→ GIVEN ENTRIES:
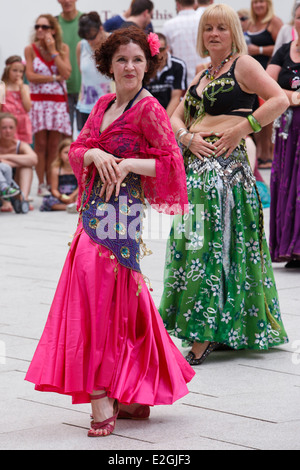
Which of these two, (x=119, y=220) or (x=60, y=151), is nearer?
(x=119, y=220)

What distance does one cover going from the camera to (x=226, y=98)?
4.70 m

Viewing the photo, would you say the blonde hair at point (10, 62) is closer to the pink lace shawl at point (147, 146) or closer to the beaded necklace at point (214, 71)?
Result: the beaded necklace at point (214, 71)

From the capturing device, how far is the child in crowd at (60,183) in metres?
10.0

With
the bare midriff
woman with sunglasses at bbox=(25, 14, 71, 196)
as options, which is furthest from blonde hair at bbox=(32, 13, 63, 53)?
the bare midriff

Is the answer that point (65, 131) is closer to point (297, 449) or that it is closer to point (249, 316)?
point (249, 316)

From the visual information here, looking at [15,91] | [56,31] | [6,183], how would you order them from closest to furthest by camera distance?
[6,183] → [56,31] → [15,91]

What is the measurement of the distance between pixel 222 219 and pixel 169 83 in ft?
17.0

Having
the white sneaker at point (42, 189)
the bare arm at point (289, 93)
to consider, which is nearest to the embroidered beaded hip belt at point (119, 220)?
the bare arm at point (289, 93)

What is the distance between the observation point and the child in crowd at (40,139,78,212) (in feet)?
32.8

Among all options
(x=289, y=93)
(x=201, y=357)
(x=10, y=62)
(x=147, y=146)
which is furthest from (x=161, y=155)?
(x=10, y=62)

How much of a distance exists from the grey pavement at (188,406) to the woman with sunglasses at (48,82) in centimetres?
482

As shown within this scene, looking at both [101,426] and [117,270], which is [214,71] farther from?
[101,426]

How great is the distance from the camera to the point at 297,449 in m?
Answer: 3.38
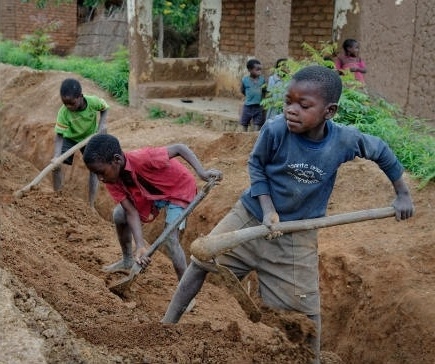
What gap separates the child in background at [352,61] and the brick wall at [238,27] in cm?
340

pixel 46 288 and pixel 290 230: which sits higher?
pixel 290 230

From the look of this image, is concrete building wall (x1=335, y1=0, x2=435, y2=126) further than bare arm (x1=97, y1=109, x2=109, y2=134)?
Yes

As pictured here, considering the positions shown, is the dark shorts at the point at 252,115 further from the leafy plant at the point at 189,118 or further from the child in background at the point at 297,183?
the child in background at the point at 297,183

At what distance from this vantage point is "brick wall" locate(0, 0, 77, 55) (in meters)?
18.1

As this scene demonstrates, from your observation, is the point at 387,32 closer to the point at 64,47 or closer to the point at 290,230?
the point at 290,230

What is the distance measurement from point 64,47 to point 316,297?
56.3 ft

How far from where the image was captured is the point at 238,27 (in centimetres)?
1125

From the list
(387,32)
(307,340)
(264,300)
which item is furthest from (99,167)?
(387,32)

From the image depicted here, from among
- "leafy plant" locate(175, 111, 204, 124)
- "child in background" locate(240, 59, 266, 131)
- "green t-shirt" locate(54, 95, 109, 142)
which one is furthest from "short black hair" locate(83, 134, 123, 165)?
"leafy plant" locate(175, 111, 204, 124)

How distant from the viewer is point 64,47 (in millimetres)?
18734

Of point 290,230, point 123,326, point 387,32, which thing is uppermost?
point 387,32

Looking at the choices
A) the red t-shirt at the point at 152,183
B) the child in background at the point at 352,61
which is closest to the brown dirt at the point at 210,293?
the red t-shirt at the point at 152,183

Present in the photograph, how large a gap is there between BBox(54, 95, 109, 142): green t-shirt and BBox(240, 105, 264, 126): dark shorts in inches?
87.8

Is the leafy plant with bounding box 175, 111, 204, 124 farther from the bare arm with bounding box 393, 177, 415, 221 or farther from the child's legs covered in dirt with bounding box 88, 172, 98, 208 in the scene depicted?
the bare arm with bounding box 393, 177, 415, 221
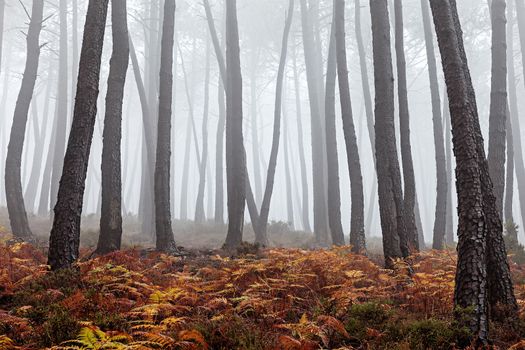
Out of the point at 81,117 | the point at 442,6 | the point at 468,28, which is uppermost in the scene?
the point at 468,28

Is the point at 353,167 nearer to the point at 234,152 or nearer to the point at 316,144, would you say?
the point at 234,152

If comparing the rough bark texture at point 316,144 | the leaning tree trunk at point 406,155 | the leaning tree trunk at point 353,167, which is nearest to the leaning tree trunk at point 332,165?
the leaning tree trunk at point 353,167

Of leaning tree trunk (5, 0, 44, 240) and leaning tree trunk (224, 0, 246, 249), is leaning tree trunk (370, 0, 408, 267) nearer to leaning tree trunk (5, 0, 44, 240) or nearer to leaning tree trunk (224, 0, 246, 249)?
leaning tree trunk (224, 0, 246, 249)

→ WORK TO COMPLETE: Print verbatim every line from the one containing "Out of the point" through the final line, both included.

→ OUTPUT:
Out of the point at 81,117 | the point at 442,6 | the point at 468,28, which is uppermost in the scene?
the point at 468,28

Is the point at 353,167 nearer to the point at 234,152 or nearer to the point at 316,144, would you say?
the point at 234,152

If comparing the rough bark texture at point 316,144 | the leaning tree trunk at point 406,155 | the leaning tree trunk at point 353,167, which is nearest to the leaning tree trunk at point 332,165?
the leaning tree trunk at point 353,167

Of leaning tree trunk (5, 0, 44, 240) and leaning tree trunk (224, 0, 246, 249), is leaning tree trunk (370, 0, 408, 267) nearer to leaning tree trunk (5, 0, 44, 240) or nearer to leaning tree trunk (224, 0, 246, 249)?
leaning tree trunk (224, 0, 246, 249)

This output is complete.